Please retype the entries below verbatim, starting with the line that contains "Among the objects" and going on through the last line of the entries.

-- Begin Data provided --

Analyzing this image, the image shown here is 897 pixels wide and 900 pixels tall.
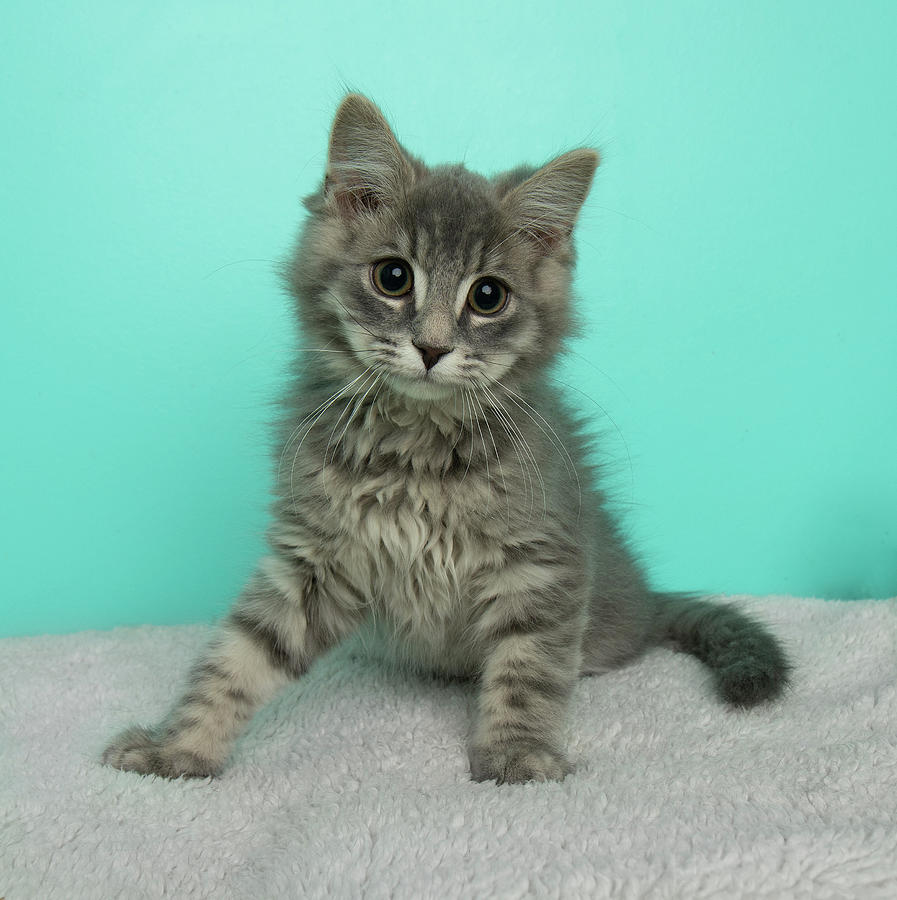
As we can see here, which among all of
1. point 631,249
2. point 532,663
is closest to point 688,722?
point 532,663

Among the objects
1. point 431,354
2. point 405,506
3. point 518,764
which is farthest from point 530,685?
point 431,354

-- End Data provided --

Exercise output:
Among the objects
1. point 431,354
2. point 405,506
3. point 518,764
which is farthest from point 530,685?
point 431,354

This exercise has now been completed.